Adapt and Diffuse: Sample-adaptive Reconstruction via Latent Diffusion Models
Zalan Fabian, Berk Tinaz, Mahdi Soltanolkotabi
TL;DR
The paper tackles the problem of sample-dependent difficulty in inverse imaging tasks by introducing severity encoding in a latent autoencoder space to estimate both a latent reconstruction $\hat{\mathbf{z}}$ and a degradation severity $\hat{\sigma}$. It then couples this with a sample-adaptive latent-diffusion inference that selects the starting diffusion time via SNR matching to $\hat{\sigma}$, forming the Flash-Diffusion wrapper that can augment any latent-diffusion-based solver. The key contributions are a fast, trainable severity encoder with a joint latent and error-based loss, a principled starting-time selection rule, and extensive experiments showing 8–10x reductions in reverse-diffusion steps while improving reconstruction quality across Gaussian blur, nonlinear blur, and inpainting on CelebA-HQ, FFHQ, and LSUN Bedrooms. The results demonstrate substantial practical benefits for resource-aware inverse-problem solving, including notable speedups without sacrificing perceptual or distortion metrics. Overall, Flash-Diffusion provides a flexible framework to dynamically allocate compute based on sample difficulty in diffusion-based inverse problem solvers, advancing both efficiency and accuracy in high-resolution vision tasks.
Abstract
Inverse problems arise in a multitude of applications, where the goal is to recover a clean signal from noisy and possibly (non)linear observations. The difficulty of a reconstruction problem depends on multiple factors, such as the ground truth signal structure, the severity of the degradation and the complex interactions between the above. This results in natural sample-by-sample variation in the difficulty of a reconstruction problem. Our key observation is that most existing inverse problem solvers lack the ability to adapt their compute power to the difficulty of the reconstruction task, resulting in subpar performance and wasteful resource allocation. We propose a novel method, $\textit{severity encoding}$, to estimate the degradation severity of corrupted signals in the latent space of an autoencoder. We show that the estimated severity has strong correlation with the true corruption level and can provide useful hints on the difficulty of reconstruction problems on a sample-by-sample basis. Furthermore, we propose a reconstruction method based on latent diffusion models that leverages the predicted degradation severities to fine-tune the reverse diffusion sampling trajectory and thus achieve sample-adaptive inference times.

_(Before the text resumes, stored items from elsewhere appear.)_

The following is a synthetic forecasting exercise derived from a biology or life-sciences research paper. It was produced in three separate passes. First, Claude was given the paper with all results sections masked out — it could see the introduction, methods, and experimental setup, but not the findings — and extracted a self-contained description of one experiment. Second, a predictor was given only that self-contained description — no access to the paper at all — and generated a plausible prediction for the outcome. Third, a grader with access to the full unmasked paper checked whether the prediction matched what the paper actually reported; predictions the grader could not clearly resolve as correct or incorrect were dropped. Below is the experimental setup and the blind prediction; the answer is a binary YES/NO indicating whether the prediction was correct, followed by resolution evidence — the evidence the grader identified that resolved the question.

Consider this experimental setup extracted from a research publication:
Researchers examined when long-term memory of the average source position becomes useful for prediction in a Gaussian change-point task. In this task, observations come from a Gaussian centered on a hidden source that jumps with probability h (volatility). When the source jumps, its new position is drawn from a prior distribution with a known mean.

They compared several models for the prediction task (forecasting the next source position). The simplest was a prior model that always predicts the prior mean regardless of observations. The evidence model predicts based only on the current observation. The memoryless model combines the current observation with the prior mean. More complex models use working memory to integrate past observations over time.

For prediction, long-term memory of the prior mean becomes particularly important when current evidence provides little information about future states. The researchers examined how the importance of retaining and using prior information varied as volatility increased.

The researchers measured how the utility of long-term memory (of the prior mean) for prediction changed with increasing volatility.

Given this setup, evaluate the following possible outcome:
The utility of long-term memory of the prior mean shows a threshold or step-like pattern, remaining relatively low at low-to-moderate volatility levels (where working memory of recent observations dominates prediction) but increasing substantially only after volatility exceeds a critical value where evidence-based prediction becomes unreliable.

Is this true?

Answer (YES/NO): NO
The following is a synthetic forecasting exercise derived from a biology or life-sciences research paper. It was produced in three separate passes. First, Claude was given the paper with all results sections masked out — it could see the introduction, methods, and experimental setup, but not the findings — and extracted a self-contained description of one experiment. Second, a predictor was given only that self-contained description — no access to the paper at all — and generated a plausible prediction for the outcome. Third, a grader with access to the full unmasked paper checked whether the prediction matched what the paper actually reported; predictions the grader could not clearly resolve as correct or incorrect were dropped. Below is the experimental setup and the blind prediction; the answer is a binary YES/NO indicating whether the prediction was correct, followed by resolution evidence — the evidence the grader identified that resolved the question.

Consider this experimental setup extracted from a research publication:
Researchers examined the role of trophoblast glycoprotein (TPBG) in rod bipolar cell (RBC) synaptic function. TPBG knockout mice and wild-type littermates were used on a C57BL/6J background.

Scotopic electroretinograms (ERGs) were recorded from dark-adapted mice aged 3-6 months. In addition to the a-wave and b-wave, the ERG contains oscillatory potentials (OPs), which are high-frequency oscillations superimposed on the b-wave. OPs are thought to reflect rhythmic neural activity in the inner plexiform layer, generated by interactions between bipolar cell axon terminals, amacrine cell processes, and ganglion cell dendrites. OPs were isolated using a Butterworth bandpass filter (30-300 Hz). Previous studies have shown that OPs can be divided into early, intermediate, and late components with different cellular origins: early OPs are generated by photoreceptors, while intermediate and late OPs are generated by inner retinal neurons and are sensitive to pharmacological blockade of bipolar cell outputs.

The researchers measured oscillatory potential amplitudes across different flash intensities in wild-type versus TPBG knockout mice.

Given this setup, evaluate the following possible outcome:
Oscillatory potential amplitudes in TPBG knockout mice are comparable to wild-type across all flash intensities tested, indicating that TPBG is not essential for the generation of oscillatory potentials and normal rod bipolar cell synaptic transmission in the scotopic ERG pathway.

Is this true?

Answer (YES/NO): NO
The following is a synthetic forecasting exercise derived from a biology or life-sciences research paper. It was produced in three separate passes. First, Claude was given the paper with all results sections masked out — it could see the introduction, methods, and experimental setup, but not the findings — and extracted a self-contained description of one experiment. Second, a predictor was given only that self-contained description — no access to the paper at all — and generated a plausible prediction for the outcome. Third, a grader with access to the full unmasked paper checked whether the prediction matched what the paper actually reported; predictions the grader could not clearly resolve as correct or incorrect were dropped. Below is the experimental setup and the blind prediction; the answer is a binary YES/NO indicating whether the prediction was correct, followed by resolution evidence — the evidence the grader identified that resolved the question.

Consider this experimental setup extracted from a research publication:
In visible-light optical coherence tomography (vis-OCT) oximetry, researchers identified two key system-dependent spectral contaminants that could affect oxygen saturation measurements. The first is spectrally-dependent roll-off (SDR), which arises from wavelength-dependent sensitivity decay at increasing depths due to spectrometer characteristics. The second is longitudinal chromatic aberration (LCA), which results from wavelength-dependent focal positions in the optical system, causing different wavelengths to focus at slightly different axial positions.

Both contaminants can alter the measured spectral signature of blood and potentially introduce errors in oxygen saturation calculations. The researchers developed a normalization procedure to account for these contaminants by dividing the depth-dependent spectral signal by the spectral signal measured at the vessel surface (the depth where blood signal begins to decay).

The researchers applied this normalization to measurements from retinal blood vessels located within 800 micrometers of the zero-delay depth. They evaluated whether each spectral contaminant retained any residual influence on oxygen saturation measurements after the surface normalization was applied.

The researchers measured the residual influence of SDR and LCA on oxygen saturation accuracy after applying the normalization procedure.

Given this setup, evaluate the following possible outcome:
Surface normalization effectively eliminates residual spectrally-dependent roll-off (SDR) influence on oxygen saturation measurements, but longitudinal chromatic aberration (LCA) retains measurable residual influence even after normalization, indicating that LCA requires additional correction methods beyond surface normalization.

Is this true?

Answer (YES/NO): YES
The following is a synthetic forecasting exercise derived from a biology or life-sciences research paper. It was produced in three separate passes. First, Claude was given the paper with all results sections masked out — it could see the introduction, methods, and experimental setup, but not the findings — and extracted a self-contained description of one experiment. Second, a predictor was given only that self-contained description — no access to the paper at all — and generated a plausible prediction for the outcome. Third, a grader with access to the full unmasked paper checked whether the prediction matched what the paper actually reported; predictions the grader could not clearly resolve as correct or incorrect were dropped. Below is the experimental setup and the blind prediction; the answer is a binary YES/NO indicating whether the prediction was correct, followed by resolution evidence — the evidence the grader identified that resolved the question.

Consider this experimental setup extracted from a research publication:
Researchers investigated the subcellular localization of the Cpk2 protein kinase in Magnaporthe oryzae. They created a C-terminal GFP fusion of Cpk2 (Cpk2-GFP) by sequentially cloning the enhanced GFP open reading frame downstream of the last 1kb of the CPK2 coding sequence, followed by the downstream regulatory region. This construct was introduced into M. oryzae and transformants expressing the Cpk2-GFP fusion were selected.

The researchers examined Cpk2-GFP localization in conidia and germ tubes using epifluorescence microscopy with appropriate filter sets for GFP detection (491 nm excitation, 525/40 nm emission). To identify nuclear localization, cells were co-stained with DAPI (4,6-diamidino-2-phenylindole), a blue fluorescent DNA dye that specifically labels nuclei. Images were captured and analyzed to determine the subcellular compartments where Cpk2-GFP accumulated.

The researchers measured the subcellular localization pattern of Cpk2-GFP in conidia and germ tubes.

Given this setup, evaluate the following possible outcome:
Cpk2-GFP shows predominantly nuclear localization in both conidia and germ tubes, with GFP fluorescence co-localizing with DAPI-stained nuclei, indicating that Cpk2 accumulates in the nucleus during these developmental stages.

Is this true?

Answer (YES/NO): NO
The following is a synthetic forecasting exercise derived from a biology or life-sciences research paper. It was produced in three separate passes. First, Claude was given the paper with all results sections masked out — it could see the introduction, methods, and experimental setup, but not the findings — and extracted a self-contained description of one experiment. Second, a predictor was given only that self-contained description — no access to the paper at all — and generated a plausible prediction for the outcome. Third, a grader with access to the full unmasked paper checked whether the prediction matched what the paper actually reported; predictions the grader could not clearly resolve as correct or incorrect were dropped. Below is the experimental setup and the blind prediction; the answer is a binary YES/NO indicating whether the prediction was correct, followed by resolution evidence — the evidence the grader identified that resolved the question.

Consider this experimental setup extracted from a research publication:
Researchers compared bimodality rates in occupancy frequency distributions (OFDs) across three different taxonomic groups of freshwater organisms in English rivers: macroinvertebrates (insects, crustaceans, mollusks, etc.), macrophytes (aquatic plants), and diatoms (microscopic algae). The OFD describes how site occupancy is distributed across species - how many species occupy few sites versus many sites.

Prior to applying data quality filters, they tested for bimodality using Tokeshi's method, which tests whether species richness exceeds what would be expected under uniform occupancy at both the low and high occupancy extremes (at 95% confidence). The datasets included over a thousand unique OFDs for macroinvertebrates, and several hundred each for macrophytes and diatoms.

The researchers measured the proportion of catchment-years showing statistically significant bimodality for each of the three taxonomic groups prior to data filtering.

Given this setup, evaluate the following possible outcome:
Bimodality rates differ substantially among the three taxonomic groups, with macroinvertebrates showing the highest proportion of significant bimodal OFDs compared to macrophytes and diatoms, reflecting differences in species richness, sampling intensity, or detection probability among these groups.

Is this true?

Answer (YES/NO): NO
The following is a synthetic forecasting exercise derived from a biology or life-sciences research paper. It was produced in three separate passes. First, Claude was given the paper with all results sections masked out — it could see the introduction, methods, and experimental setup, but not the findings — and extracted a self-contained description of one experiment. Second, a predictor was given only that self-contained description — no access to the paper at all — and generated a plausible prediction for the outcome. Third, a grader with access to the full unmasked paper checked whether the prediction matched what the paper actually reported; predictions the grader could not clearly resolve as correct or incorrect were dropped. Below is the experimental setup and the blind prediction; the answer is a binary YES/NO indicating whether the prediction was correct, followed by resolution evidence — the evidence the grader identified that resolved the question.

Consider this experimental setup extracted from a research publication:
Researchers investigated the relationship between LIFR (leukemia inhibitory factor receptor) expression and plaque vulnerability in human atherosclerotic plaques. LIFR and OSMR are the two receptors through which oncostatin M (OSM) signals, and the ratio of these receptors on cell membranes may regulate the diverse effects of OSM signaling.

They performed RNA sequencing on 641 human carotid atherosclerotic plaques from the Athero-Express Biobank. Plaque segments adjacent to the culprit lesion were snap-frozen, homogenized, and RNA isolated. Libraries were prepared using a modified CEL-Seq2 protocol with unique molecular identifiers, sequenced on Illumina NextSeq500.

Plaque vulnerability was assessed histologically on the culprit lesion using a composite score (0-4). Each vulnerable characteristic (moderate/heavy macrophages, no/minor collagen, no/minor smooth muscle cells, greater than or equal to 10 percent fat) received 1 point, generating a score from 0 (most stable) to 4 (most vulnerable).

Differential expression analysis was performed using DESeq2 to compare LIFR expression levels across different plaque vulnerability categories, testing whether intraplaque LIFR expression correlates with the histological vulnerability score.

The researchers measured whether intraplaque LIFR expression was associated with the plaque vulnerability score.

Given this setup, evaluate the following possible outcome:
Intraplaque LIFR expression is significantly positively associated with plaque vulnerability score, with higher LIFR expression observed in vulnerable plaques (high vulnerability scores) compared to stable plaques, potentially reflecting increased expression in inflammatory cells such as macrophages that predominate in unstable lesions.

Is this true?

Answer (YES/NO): NO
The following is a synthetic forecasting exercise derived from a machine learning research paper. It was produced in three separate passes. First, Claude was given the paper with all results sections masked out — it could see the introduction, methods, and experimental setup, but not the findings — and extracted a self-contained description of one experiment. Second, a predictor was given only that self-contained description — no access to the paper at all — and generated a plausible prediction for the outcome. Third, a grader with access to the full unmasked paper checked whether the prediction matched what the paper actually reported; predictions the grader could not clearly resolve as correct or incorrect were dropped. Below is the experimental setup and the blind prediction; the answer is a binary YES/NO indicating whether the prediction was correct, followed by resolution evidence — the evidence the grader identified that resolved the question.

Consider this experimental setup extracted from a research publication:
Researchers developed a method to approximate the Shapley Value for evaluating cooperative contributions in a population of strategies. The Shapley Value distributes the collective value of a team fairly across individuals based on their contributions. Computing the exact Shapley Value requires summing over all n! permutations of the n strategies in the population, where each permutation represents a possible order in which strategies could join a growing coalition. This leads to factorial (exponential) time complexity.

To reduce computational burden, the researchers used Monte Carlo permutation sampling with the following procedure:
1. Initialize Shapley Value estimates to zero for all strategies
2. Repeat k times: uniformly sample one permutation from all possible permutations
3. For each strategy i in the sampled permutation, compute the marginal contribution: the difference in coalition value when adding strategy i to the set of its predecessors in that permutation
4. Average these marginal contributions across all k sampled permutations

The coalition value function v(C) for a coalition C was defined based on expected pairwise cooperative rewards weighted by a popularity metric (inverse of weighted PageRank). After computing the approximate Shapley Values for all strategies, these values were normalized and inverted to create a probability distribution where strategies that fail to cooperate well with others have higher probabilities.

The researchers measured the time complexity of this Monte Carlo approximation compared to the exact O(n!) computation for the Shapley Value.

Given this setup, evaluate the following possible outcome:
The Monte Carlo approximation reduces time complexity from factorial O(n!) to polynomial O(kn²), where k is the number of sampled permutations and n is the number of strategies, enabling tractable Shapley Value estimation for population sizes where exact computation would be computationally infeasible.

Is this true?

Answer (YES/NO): NO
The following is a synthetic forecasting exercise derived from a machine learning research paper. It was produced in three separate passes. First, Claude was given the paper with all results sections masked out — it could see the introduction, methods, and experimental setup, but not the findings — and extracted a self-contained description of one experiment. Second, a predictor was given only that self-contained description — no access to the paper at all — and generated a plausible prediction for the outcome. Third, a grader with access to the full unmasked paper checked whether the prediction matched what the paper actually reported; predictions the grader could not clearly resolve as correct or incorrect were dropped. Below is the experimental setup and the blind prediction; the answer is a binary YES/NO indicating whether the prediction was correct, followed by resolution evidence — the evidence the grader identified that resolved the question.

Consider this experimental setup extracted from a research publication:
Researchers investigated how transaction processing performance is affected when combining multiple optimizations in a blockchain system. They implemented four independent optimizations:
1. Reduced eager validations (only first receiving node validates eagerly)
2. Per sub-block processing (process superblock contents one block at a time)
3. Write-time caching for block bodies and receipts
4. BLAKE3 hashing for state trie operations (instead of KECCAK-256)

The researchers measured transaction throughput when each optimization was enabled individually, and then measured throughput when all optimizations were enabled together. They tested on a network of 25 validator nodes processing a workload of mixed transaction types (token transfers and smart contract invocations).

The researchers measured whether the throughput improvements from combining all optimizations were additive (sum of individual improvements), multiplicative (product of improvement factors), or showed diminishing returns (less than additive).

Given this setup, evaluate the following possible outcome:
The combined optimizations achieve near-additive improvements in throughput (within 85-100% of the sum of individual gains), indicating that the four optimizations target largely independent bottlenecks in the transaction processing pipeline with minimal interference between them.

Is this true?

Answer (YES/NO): NO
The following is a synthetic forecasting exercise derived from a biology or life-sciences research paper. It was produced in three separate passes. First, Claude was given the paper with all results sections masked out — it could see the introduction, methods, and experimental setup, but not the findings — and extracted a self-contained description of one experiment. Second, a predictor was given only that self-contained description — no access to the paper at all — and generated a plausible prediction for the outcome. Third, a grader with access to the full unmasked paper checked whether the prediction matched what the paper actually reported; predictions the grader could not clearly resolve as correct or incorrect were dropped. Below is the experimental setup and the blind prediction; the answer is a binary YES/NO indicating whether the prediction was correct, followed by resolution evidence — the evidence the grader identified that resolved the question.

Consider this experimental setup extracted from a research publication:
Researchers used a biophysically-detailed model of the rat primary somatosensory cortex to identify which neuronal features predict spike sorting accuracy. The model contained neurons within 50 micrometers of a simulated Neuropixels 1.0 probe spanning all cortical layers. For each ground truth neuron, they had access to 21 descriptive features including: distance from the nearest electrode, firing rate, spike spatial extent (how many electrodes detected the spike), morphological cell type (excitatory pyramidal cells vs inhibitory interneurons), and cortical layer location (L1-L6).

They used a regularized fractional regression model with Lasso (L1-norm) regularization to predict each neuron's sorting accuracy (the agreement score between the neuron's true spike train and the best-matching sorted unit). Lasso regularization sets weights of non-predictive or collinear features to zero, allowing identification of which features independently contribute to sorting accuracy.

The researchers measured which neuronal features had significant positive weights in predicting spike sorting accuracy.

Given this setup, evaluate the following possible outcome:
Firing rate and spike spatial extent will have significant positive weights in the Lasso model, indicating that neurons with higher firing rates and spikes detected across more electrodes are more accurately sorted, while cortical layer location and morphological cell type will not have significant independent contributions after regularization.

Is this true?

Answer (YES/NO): NO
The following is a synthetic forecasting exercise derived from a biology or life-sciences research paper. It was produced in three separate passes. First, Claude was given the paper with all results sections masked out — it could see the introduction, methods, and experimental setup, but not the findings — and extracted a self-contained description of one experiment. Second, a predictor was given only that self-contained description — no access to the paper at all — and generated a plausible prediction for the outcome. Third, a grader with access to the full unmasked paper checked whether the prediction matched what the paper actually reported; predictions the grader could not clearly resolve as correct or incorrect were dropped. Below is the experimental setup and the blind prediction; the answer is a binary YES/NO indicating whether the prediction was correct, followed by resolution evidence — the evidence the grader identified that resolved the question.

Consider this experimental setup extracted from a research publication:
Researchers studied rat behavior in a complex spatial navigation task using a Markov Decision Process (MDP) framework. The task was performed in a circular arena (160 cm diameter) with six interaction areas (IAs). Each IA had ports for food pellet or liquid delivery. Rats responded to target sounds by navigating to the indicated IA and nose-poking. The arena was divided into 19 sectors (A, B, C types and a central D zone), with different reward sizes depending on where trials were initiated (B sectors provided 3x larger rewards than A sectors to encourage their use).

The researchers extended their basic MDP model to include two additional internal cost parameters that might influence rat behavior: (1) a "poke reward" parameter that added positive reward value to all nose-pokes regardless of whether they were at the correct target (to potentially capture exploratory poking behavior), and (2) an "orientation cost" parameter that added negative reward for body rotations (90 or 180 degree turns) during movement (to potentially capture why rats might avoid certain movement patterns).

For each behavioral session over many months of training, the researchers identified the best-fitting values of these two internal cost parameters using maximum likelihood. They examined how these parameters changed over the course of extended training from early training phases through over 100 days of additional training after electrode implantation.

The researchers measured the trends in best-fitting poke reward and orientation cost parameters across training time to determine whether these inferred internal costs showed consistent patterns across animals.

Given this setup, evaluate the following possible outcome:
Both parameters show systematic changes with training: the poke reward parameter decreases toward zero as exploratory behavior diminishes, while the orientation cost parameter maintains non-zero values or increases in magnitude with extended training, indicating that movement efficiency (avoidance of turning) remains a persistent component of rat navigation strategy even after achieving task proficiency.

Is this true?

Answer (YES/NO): NO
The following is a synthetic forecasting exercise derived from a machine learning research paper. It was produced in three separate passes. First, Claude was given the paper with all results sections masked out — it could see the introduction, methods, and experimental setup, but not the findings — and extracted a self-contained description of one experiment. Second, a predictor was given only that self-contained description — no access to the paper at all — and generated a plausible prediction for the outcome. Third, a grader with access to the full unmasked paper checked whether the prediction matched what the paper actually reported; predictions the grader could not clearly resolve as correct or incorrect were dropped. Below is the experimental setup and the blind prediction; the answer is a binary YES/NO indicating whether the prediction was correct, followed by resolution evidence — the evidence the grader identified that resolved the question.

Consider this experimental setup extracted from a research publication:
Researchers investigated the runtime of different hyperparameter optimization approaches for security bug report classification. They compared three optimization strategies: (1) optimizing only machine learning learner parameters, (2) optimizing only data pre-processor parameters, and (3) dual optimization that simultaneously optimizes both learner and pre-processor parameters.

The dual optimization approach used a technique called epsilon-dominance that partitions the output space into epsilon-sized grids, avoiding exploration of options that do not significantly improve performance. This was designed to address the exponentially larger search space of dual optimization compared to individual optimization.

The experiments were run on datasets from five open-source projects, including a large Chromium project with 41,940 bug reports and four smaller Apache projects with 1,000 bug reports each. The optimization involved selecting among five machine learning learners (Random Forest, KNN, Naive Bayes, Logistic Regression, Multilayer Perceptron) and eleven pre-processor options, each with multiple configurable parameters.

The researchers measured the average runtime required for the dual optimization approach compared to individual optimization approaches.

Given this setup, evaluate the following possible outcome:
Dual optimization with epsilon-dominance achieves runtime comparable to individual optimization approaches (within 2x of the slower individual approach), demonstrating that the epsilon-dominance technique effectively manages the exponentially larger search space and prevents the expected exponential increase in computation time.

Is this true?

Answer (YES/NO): NO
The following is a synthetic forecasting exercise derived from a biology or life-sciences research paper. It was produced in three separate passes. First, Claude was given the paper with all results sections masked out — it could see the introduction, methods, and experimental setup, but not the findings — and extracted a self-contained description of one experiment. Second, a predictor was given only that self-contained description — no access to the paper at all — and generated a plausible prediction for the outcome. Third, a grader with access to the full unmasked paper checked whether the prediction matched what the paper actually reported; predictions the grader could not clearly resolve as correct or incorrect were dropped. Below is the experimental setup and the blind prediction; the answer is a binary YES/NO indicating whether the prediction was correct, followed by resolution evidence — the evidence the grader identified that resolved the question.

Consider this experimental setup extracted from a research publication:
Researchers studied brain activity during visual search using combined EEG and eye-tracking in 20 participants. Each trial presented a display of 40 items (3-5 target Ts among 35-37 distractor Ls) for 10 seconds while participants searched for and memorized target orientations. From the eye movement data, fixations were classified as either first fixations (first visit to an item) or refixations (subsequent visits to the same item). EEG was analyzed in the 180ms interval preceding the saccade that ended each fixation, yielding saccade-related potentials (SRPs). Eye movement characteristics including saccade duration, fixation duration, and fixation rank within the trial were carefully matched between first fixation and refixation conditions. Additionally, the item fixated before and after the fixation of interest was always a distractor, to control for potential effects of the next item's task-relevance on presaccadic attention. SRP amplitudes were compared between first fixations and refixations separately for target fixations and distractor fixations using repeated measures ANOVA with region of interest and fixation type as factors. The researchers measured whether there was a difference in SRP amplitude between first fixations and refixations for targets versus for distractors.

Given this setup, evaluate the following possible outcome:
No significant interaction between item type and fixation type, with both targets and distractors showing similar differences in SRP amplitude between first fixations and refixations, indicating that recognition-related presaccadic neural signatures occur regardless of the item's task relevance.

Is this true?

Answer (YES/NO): NO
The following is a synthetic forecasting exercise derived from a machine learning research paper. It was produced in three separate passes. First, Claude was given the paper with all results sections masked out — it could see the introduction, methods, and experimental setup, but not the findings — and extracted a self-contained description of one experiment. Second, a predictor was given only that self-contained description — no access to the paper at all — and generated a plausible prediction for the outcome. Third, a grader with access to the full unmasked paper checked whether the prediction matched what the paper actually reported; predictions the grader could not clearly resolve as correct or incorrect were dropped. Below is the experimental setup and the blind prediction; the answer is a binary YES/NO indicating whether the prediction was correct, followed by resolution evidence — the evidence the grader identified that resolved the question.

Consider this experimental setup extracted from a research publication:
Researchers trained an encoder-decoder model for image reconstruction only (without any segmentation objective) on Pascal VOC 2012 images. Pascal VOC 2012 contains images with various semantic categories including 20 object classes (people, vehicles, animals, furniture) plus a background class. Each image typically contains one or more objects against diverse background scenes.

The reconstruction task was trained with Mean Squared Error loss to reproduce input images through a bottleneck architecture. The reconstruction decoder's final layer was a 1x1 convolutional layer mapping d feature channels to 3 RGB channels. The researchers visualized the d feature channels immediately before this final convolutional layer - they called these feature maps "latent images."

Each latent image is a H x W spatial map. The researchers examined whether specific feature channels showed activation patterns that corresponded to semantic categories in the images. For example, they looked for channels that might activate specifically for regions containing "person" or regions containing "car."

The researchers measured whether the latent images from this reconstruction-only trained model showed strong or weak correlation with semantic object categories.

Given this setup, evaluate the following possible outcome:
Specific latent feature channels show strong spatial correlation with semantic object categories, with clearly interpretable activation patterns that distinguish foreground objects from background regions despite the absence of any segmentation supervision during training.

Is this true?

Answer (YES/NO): NO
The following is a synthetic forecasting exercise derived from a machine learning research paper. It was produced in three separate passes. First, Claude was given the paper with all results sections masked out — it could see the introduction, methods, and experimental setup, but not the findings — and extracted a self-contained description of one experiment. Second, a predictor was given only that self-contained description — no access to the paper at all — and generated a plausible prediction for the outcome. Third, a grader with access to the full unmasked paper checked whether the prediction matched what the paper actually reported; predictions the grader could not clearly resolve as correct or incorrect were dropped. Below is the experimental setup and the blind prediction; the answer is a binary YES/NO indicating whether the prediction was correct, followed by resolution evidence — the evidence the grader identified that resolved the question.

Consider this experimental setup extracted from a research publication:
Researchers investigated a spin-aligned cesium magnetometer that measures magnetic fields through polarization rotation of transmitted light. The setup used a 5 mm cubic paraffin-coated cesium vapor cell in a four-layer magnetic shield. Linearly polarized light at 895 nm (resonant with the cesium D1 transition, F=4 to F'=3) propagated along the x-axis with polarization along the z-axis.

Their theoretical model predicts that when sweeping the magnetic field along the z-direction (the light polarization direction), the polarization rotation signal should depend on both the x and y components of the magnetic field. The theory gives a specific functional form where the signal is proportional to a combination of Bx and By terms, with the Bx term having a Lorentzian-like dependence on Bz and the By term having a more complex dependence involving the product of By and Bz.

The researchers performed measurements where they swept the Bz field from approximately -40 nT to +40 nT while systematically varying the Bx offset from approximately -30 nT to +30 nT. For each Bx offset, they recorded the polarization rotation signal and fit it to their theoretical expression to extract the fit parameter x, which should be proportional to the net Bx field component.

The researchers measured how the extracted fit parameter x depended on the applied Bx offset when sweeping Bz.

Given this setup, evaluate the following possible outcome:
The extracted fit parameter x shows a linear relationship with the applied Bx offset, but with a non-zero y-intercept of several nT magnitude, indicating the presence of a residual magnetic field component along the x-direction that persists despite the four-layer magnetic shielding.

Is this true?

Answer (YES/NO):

Our framework, Flash-Diffusion, acts as a wrapper that can be combined with any latent diffusion-based baseline solver, imbuing it with sample-adaptivity and acceleration. We perform experiments on both linear and nonlinear inverse problems and demonstrate that our technique greatly improves the performance of the baseline solver and achieves up to $10\times$ acceleration in mean sampling speed.